*** Selected text ***

Showing posts with label Memory Quilt #1. Show all posts
Showing posts with label Memory Quilt #1. Show all posts

Friday, June 20, 2014

Memory Quilt #1 is finished!

I am very happy to say that the quilt is faced, has a sleeve for hanging, and is ready to display!  This quilt was so much fun to make - What will be my next project?

Monday, June 9, 2014

Progress on Memory Quilt #1 -

 Detail -
 Detail of the sky - Love this technique.
There is nothing like taking a picture of the - hopefully - finished project, to see where some corrections should be made.  How did the picture on the upper left get crooked, and I do not like the separation at the top of Grandpa's picture at the bottom of the left side.  Oh, well - just a few stitched to take out, readjust, and finish up.  (Rome wasn't built in a day.)

Tuesday, June 3, 2014

Haying - The Old-Fashioned Way

This is my latest - and last literary effort for the memory quilt.  Comments accepted, but I'm not changing anything unless I spelled something wrong.  ;-)


 From 1949 to 1953, in the little valley of Penrose in northwestern Wyoming, my summers were spent helping Dad and my older brother, Dwight, doing various jobs on the farm. Hay was mowed, and then raked into windrows to dry in the sun. One of my chores was to drive the John Deere tractor with the haywagon and hayloader down the dried windrowed hay. My brother, Dwight stood on the wagon with his pitchfork and arranged the hay on the wagon evenly. (Occasionally, there was a water snake, which he might pitch my way.) When the wagon was full, we headed for the hay yards at Grandfather’s house; here was the large derrick, crafted from poles with the Jackson Fork on the end of a pulley system that would lift the hay from the wagon to the stack. It was the finest derrick I have ever seen made for a Jackson Fork (I have seen various versions of derricks in Wyoming, Idaho, and Utah, but I’ve never seen another as carefully made as this one. Logs were probably brought down from Pryor Mountain to the north, and I suppose that Grandfather and his two oldest sons made the derrick in the early 1900s.)

*** End of Selected text ***
*** Material provided ***

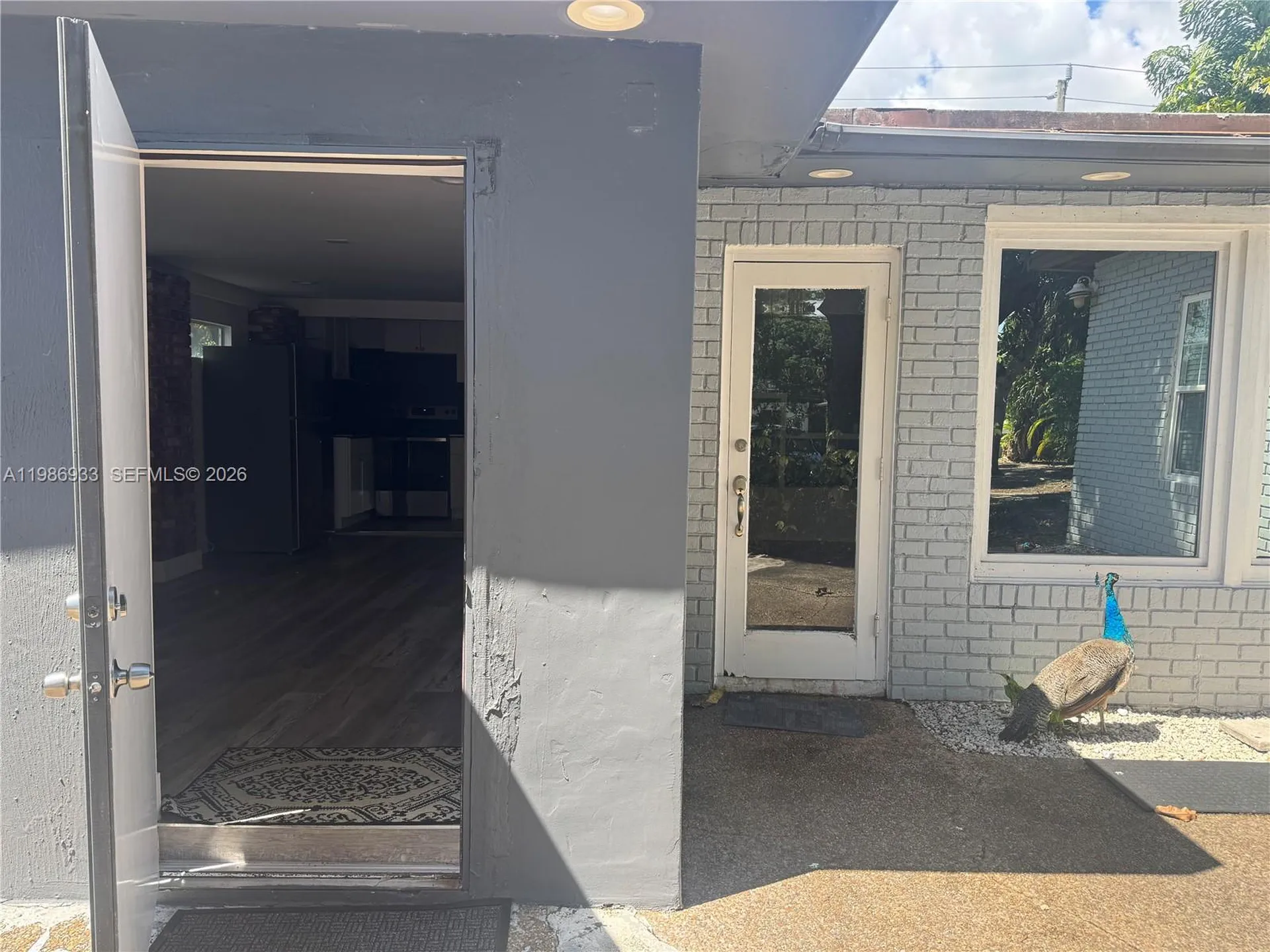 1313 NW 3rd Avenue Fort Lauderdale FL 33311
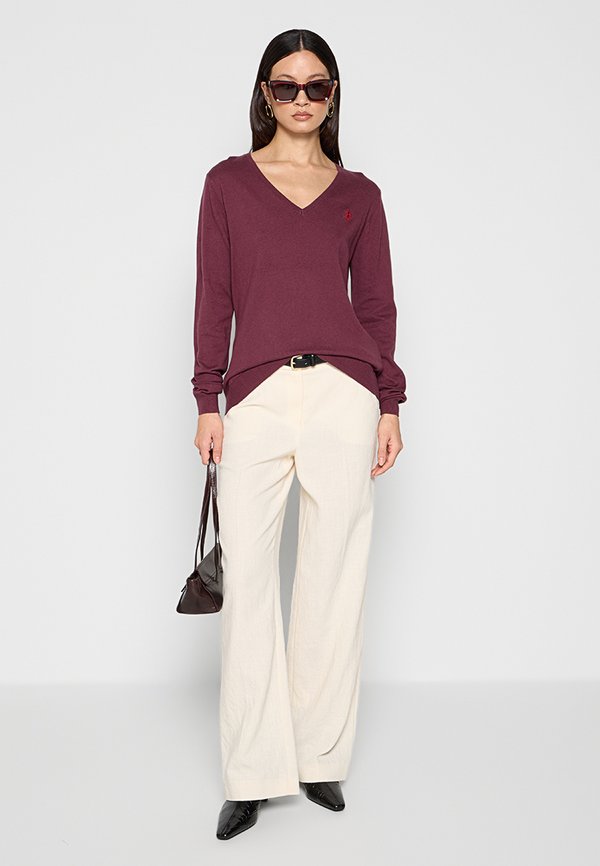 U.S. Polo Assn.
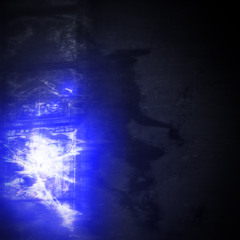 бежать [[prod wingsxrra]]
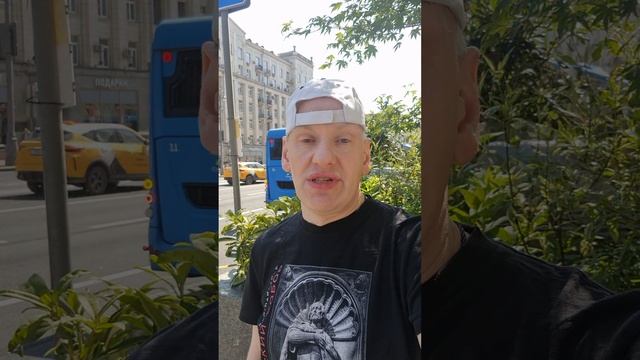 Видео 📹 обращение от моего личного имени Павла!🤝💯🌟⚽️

*** End of Material provided ***

:: Tasks and exercises ::
1 - According to the memory quilt blog, why did the author photograph the quilt before calling it finished, and what did the photograph reveal?
2 - Reproduce the stretch of the memory quilt blog from "I am very happy" through "my next project?".
The listing can be set aside; none of it is needed for what follows.

:: Set of answers ::
1 - The author photographed the quilt because a picture shows where corrections should be made. It revealed that the picture on the upper left had become crooked and that there was an unwanted separation at the top of Grandpa's picture at the bottom of the left side, so a few stitches had to be taken out and readjusted.

2 -
I am very happy to say that the quilt is faced, has a sleeve for hanging, and is ready to display!  This quilt was so much fun to make - What will be my next project?